When Morrison was 17, she had tried out a thought experiment. … On the news, she had seen footage of some white mothers in the south trying to turn over a school bus with black children in it. “I didn’t know if I could turn over a bus full of little white kids. I didn’t know if I could feel that … fury. And I tried very hard to. This is what I did: I said suppose horses began to speak. And began to demand their rights. Now, I’ve ridden horses. They’re very good workers. They’re very good racehorses. Suppose they just want more. Suppose they want to go to school! Suppose they want to sit next to me in the theatre. I began to feel this sense of – ‘I like you, but…’; ‘You’re good, but…’ Suppose they want to sleep with my children?!” She’s laughing heartily now. “I had to go outside the species! But it worked, I could feel it. You know; don’t sit next to me.”

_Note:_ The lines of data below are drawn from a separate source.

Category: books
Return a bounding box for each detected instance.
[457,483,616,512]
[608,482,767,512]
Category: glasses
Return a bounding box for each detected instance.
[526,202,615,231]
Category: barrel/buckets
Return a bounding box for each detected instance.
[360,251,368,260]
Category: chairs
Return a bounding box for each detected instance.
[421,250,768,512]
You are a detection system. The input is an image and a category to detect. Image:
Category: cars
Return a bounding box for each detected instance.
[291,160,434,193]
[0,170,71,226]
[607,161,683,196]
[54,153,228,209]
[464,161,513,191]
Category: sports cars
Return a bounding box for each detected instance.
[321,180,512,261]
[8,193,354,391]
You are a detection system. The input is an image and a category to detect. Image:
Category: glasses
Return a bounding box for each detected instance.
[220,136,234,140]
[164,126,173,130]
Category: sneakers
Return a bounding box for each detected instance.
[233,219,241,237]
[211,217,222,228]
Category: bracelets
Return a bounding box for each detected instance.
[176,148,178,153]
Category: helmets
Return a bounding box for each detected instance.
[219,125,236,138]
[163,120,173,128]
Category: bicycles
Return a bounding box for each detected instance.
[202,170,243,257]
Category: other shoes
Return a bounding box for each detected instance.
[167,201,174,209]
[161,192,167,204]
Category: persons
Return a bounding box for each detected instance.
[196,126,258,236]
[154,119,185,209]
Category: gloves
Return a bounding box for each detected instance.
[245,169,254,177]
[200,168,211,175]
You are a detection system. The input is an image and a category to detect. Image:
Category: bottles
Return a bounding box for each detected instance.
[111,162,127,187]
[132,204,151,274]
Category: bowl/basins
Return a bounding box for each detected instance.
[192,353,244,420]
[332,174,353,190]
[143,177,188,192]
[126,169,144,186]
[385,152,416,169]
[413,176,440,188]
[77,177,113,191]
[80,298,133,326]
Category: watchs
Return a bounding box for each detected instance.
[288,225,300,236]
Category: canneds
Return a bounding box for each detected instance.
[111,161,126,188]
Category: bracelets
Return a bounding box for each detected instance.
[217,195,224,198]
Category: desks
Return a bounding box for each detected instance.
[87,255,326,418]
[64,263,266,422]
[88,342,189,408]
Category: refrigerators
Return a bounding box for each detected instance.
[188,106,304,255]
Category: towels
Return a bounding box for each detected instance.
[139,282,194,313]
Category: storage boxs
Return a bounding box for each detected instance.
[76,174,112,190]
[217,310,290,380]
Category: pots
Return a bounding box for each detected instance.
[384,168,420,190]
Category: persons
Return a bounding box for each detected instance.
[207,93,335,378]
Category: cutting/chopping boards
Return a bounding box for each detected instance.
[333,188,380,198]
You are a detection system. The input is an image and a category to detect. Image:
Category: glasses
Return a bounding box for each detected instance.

[Her novel Home] is dedicated to her son, Slade, who died 18 months ago and in the face of whose death she found herself wordless. She could not work. She could barely speak and didn’t want to hear comforting words from others.

“What do you say? There really are no words for that. There really aren’t. Somebody tries to say, ‘I’m sorry, I’m so sorry.’ People say that to me. There’s no language for it. Sorry doesn’t do it. I think you should just hug people and mop their floor or something.”

“I used to think there was a Republican attitude and language that, although I vehemently disagreed with it because I thought it was fraudulent, it wasn’t dumb. It made some sort of sense. If you really and truly think that the United States is free, and capital is free – none of that’s true, but if you really believe it – you can develop an argument that’s not embarrassing. But they don’t do that any more. They use coded words.”

[Editor:  Such as Newt Gingrich referring to Obama as the “food-stamp president”; Mitt Romney accusing him of wanting America to be a “welfare state”; etc.]